[PATCH] arm64: mte: avoid clearing PSTATE.TCO on entry unless necessary

Mark Rutland mark.rutland at arm.com
Mon Nov 8 03:01:39 PST 2021


On Fri, Nov 05, 2021 at 01:18:38PM -0700, Peter Collingbourne wrote:
> On Thu, Oct 7, 2021 at 3:20 AM Mark Rutland <mark.rutland at arm.com> wrote:
> >
> > On Tue, Oct 05, 2021 at 12:08:58PM -0700, Peter Collingbourne wrote:
> > > On Tue, Oct 5, 2021 at 9:46 AM Catalin Marinas <catalin.marinas at arm.com> wrote:
> > > > On Wed, Sep 29, 2021 at 12:45:24PM -0700, Peter Collingbourne wrote:
> > > > > diff --git a/arch/arm64/kernel/entry.S b/arch/arm64/kernel/entry.S
> > > > > index 2f69ae43941d..85ead6bbb38e 100644
> > > > > --- a/arch/arm64/kernel/entry.S
> > > > > +++ b/arch/arm64/kernel/entry.S
> > > > > @@ -269,7 +269,28 @@ alternative_else_nop_endif
> > > > >       .else
> > > > >       add     x21, sp, #PT_REGS_SIZE
> > > > >       get_current_task tsk
> > > > > +     ldr     x0, [tsk, THREAD_SCTLR_USER]
> > > > >       .endif /* \el == 0 */
> > > > > +
> > > > > +     /*
> > > > > +      * Re-enable tag checking (TCO set on exception entry). This is only
> > > > > +      * necessary if MTE is enabled in either the kernel or the userspace
> > > > > +      * task in synchronous mode. With MTE disabled in the kernel and
> > > > > +      * disabled or asynchronous in userspace, tag check faults (including in
> > > > > +      * uaccesses) are not reported, therefore there is no need to re-enable
> > > > > +      * checking. This is beneficial on microarchitectures where re-enabling
> > > > > +      * TCO is expensive.
> > > > > +      */
> > > > > +#ifdef CONFIG_ARM64_MTE
> > > > > +alternative_cb       kasan_hw_tags_enable
> > > > > +     tbz     x0, #SCTLR_EL1_TCF0_SHIFT, 1f
> > > > > +alternative_cb_end
> > > > > +alternative_if ARM64_MTE
> > > > > +     SET_PSTATE_TCO(0)
> > > > > +alternative_else_nop_endif
> > > > > +1:
> > > > > +#endif
> > > >
> > > > I think we can get here from an interrupt as well. Can we guarantee that
> > > > the sctlr_user is valid? We are not always in a user process context.
> > >
> > > Looking through the code in entry.S carefully it doesn't appear that
> > > the tsk pointer is ever used when taking an exception from EL1. The
> > > last user appears to have been removed in commit 3d2403fd10a1 ("arm64:
> > > uaccess: remove set_fs()"). I just did a quick boot test on a couple
> > > of platforms and things seem to work without the "get_current_task
> > > tsk" line.
> > >
> > > So I can't be confident that tsk points to a valid task, but at least
> > > it looks like it was the case prior to that commit.
> 
> The EL1 entries unconditionally call enter_from_kernel_mode() which
> (at least in some configurations) unconditionally accesses current, so
> I'm reasonably confident that we have a valid current pointer here.
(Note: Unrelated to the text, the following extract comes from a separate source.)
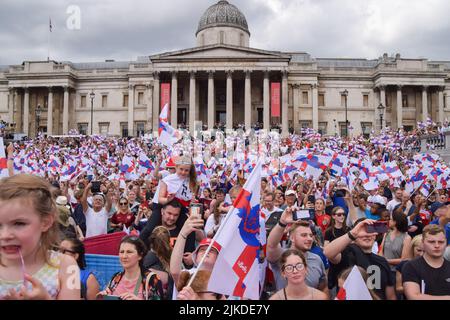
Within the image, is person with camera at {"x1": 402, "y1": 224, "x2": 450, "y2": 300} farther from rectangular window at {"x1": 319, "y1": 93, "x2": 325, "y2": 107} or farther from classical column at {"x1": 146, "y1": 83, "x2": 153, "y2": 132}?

That's the value in SP_EL0, which is valid so long as we never take an
exception from the entry assembly itself. We restore that from __entry_task in
the EL0 entry paths, and context-switch it when switching threads.

I would like to get rid of `tsk` in the entry assembly, but that requires
moving more of that assembly to C.

> > > > Maybe only do the above checks if \el == 0, otherwise just bracket it
> > > > with kasan_hw_tags_enable.
> > >
> > > Is it possible for us to do a uaccess inside the EL1 -> EL1 exception
> > > handler? That was the one thing I was unsure about and it's why I
> > > opted to do the same check regardless of EL.
> >
> > Today we can do so if we take a PMU IRQ from EL1 and try to do an EL0
> > stack unwind or stack dump, and similar holds for some eBPF stuff.
> >
> > We also need to ensure that PSTATE.TCO is configured consistently so
> > that context-switch works, otherwise where a CPU switches between tasks
> > A and B, where A is preempted by an EL1 IRQ, and B is explicitly
> > switching via a direct call to schedule(), the state of TCO will not be
> > as expected (unless we track this per thread, and handle it in the
> > context switch).
> 
> Isn't this already context switched via storing the per-task SPSR?
> Otherwise e.g. the TCO controls in __uaccess_disable_tco() and
> __uaccess_enable_tco() would have the same problem.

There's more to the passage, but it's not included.